- **Excerpt**:
----

Lynchburg officials and planning partners have collected hundreds of data points to determine where there are gaps in the city’s transportation system and how those connections can be improved.
But the maps of potential bike lanes and sidewalks won’t be complete without input from Hill City residents, said Kelly Hitchcock, deputy director of planning for the Central Virginia Planning District Commission.
“We rely on people to say, ‘That data makes sense, but here’s what you don’t know about a key destination or community asset.’ Data can tell you so much, but people can tell you more,” Hitchcock said.
The city will host a public meeting on Wednesday to gather ideas from community members and present the research they’ve conducted so far. The meeting will run from 4 to 6:30 p.m. in room 304 of the Miller Center.
The goal of the Lynchburg Multimodal Plan is to create a consistent methodology for analyzing transportation needs and use that methodology to improve transportation networks that are already in place rather than starting from scratch, Hitchcock said. Current infrastructure — including the city’s 13 bus routes — can work better if planners can make it more accessible, she added.
“There are people who say, ‘I would like to ride my bike to work if the bike lane extended to my neighborhood. I would like to walk to the grocery store if there was a little bit more buffer between me and the traffic,’” said Josh Quintero, Lynchburg’s communications manager. “We’re maximizing what transportation can be.”
The project is a collaboration between the Central Virginia Transportation Planning Organization, departments within the city of Lynchburg and the Greater Lynchburg Transit Company. It aligns with the city’s 2013-2030 comprehensive plan, which identified multimodal support as one of the guiding principles for transportation.
Hitchcock said multimodal transportation is crucial to those who don’t have a car to ensure that everyone can access food, health care, school and other essential services.
Quintero added that the multimodal plan is also a central strategy for the city’s economic development. If people can easily access community resources and leisure spots such as the Blackwater Creek trails — and save the environment and some gas money along the way — they’re more likely to want to live and work in Lynchburg, he said.
A typical passenger vehicle emits about 4.6 metric tons of carbon dioxide per year, according to the Environmental Protection Agency. That’s about equivalent to the emissions produced by running electricity in your home for a year, according to the EPA’s greenhouse gas calculator. Trading a car ride for a walk may seem like a small act, Hitchcock said, but habits can add up over time to make big environmental impacts.
Even so, she said, “This is not an anti-car plan. This is really about a recognition that a transportation network should create an accessible community.”
For example, she said, a mom pushing a stroller, an athlete training for a marathon and a senior citizen using a wheelchair all benefit from even sidewalks. One small improvement can make traveling easier for everyone — the question is where those improvements should be made, she said.
That’s where the Lynchburg Multimodal Plan and its two data-packed maps come in.

----

- **Saved entries**:
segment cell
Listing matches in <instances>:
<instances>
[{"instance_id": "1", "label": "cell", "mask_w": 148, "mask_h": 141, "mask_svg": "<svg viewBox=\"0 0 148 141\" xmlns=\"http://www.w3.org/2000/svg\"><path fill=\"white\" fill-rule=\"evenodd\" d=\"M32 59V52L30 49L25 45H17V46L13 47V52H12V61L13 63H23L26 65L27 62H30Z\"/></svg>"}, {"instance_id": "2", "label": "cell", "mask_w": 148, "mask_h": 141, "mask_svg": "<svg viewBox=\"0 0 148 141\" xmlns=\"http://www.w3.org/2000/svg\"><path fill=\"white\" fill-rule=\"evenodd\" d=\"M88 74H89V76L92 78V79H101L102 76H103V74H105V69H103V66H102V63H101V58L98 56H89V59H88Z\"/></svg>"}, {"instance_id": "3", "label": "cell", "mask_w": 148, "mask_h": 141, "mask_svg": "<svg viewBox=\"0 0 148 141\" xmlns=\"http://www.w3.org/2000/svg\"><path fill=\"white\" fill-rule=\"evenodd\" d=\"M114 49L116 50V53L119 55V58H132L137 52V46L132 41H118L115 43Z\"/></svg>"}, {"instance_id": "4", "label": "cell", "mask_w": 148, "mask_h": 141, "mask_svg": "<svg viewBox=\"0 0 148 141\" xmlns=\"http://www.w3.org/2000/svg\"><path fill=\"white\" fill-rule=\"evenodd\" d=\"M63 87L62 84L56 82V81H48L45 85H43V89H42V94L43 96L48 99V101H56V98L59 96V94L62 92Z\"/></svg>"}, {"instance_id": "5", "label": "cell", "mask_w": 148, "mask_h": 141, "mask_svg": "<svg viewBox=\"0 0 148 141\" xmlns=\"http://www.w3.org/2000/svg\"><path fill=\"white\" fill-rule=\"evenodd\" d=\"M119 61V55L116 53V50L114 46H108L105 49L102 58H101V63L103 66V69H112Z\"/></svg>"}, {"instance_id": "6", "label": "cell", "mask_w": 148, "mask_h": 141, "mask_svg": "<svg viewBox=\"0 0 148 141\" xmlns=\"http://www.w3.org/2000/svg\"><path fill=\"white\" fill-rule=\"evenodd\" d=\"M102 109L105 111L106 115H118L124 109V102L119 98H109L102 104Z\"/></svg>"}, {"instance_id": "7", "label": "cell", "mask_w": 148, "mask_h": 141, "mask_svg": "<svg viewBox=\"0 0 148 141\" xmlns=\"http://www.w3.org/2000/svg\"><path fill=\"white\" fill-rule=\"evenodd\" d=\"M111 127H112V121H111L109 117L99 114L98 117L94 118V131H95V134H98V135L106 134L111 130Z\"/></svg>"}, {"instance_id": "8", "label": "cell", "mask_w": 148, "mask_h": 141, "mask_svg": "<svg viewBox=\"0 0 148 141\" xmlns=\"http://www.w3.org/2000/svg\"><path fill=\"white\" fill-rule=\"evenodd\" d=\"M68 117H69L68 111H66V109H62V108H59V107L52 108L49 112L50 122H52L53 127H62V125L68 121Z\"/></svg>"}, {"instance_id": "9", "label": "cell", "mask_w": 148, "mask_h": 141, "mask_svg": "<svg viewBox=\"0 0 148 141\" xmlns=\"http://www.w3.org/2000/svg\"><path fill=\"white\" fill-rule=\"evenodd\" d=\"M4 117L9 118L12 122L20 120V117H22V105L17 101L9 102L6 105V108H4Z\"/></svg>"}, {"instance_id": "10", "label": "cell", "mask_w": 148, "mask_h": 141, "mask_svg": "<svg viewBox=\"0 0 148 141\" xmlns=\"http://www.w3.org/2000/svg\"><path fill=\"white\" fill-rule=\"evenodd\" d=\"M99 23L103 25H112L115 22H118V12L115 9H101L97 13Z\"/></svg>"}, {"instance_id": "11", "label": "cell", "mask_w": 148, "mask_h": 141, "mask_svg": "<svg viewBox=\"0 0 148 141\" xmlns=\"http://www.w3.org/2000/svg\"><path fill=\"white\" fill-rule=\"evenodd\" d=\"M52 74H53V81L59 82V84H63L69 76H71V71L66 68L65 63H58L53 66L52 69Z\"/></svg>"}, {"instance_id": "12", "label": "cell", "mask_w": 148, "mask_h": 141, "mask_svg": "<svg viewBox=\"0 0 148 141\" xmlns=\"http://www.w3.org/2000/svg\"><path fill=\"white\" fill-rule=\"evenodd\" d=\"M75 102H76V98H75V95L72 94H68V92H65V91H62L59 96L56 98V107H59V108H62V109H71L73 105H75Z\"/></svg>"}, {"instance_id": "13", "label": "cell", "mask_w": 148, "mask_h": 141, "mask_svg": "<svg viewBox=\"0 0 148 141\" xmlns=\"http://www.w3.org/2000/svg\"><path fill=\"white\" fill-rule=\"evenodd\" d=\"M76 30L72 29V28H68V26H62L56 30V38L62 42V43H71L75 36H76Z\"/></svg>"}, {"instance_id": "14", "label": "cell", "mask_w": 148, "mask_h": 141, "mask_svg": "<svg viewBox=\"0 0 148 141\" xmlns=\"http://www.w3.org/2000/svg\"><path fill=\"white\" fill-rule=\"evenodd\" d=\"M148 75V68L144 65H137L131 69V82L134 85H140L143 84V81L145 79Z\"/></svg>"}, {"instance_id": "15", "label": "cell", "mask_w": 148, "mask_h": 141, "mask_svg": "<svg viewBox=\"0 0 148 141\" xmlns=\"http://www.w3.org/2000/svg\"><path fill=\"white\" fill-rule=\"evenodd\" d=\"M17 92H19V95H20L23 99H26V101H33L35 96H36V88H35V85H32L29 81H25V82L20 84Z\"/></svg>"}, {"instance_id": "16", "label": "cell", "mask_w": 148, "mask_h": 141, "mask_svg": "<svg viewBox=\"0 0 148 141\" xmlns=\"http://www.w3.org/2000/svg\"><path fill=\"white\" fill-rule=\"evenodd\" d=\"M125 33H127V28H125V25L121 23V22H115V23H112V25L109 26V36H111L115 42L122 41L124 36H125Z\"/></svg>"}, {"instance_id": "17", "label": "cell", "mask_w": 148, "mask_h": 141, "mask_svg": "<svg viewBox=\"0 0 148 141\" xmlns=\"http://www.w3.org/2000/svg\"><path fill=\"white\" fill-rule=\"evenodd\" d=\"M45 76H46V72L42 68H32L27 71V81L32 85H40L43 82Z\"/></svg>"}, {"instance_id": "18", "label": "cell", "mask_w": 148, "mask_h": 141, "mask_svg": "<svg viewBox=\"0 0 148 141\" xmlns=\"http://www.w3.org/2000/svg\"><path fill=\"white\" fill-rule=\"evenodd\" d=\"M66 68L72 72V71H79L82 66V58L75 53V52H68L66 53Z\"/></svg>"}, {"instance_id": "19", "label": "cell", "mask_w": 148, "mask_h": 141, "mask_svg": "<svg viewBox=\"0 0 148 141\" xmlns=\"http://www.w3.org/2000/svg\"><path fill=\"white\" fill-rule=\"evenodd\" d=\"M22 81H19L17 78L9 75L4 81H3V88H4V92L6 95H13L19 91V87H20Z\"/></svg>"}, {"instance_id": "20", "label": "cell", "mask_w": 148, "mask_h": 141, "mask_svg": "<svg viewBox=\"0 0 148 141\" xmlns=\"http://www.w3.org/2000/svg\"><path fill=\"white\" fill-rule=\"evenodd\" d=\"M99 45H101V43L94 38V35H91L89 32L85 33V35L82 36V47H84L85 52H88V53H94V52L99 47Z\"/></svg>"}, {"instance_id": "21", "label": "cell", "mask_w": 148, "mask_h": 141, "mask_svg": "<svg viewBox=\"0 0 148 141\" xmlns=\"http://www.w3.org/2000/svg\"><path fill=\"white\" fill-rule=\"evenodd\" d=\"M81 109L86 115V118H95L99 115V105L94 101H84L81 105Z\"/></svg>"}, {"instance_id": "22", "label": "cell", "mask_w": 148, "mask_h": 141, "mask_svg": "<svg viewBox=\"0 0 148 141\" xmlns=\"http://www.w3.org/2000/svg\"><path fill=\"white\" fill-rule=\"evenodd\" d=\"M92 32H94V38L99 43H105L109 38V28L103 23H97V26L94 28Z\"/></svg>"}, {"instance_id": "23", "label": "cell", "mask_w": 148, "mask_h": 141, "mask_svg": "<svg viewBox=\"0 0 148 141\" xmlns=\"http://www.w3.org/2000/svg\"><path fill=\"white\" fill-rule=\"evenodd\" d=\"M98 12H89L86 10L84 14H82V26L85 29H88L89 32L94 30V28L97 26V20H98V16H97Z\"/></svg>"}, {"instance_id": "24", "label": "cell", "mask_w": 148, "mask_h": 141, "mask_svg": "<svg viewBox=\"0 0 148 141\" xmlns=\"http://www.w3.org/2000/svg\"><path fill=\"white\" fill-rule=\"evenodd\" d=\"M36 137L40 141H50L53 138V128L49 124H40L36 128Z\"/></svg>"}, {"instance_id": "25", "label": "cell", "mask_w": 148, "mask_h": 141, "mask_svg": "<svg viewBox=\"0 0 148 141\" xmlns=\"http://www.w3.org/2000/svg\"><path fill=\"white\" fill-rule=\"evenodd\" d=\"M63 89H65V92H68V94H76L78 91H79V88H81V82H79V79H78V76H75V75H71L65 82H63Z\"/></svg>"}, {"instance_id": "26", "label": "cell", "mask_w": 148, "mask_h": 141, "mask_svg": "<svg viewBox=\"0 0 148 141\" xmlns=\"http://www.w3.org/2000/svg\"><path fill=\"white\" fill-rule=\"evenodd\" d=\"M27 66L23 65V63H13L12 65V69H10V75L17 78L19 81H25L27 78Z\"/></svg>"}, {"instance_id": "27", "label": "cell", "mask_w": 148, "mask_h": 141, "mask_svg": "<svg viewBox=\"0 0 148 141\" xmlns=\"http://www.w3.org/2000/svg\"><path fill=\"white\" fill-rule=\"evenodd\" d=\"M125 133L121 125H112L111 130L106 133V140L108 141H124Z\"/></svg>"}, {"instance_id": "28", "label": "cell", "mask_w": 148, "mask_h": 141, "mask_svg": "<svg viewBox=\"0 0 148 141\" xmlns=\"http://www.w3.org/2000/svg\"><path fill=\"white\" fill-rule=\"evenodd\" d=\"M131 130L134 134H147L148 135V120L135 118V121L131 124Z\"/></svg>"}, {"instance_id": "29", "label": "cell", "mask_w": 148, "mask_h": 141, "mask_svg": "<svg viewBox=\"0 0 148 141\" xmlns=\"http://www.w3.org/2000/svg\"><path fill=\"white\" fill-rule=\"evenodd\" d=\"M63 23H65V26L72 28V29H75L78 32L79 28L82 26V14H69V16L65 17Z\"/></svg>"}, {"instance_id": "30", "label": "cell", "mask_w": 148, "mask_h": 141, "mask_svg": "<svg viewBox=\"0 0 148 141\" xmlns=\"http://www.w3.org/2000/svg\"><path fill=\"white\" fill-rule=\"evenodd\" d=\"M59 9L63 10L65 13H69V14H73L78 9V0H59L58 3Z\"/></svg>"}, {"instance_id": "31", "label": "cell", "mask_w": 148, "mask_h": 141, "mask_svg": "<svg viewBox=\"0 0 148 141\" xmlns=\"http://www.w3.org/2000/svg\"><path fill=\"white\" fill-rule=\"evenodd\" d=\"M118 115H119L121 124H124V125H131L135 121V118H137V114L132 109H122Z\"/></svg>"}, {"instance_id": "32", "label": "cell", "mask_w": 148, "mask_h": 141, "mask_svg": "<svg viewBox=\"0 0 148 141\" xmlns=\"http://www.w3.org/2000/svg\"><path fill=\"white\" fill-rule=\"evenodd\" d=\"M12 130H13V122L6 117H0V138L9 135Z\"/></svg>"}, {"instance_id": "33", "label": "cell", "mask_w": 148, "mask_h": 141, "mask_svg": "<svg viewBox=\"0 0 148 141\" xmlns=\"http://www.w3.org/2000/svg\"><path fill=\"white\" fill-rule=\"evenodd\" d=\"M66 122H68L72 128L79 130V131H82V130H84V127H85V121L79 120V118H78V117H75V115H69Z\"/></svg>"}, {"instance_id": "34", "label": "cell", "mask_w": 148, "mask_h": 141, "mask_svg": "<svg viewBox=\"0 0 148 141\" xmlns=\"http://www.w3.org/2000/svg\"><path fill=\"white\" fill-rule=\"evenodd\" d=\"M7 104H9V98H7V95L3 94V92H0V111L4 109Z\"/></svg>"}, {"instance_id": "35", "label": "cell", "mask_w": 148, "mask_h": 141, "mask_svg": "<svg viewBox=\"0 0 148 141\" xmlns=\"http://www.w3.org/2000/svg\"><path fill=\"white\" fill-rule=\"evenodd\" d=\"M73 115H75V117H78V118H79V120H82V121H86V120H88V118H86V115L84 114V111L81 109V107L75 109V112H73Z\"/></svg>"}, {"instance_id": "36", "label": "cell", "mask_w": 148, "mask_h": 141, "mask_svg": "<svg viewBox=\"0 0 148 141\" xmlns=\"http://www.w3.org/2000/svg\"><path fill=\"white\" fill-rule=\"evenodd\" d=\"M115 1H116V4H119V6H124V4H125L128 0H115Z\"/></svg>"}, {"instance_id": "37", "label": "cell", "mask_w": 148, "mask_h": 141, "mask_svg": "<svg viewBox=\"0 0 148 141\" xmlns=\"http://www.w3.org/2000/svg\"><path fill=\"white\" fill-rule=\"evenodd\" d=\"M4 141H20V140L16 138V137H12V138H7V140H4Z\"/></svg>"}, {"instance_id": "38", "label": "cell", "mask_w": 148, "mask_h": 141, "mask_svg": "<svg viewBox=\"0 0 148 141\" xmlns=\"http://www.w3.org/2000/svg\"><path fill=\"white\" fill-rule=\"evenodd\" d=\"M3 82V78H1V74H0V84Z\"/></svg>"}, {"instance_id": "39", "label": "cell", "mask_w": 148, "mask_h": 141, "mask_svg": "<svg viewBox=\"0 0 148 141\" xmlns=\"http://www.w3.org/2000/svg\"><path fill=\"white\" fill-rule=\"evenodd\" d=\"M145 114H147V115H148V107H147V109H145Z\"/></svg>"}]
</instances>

----

- **Activity list**:
- A) Please set down the part of the Lynchburg transportation article from "For example, she" to "made, she said.", word for word.
- B) Answer these questions from the Lynchburg transportation article:
(i) How many bus routes does the city have?
(ii) Where will the public meeting be held?
(iii) According to the Environmental Protection Agency, how much carbon dioxide does a typical passenger vehicle emit per year?
- C) Carry the Lynchburg transportation article forward from its last sentence.

- **Outputs by task**:
- A)
For example, she said, a mom pushing a stroller, an athlete training for a marathon and a senior citizen using a wheelchair all benefit from even sidewalks. One small improvement can make traveling easier for everyone — the question is where those improvements should be made, she said.

- B)
(i) 13
(ii) Room 304 of the Miller Center
(iii) About 4.6 metric tons

- C)
The first map breaks Lynchburg into quarter-mile blocks and gives each block a score to measure its transportation needs. Researchers measured connectivity, access, demand and usage in each block using data such as population density and proximity to schools, grocery stores, parks and other commonly visited locations.
The second map outlines where changes could be made to better meet transportation needs. Researchers are proposing three tiers of improvements:
- A “spine network” in the areas with the most critical need that should receive bicycle and pedestrian improvements;
- “Secondary connectors” that could serve as links to the spine network, needing either bicycle or pedestrian improvements;
- Sidewalks called “neighborhood fill-ins” that would close gaps to the connector and spine routes.
Roads identified as the spine network include Boonsboro Road, Old Forest Road, Lakeside Drive, Rivermont Avenue, Timberlake Road, Wards Road and Fort Avenue, along with multiple streets downtown, according to the map on the project webpage.
Those maps and other details of the research methodology will be presented on Wednesday, Hitchcock said. There will also be big boards with blank city maps so residents can point to the locations where they’d like to see changes made.
Community members can also pinpoint areas of concern on an online survey that will be open until Sept. 30. The survey is accessible on the project webpage and already has more than 70 locations identified on an interactive map as bicycle, transit and pedestrian barriers.
The goal is to adopt a transportation plan by the end of the fall season, according to the project webpage. From there, Quintero said, plans will work their way through city government as all community development projects do. For right now, the focus is on creating consistency in how plans are evaluated.
“The city doesn’t want to have different methodologies or different decision making processes when it comes to community-wide projects like this,” Hitchcock said. “We’re taking this opportunity to put it all on that same scale of decisions and considerations of how you address these things moving forward.”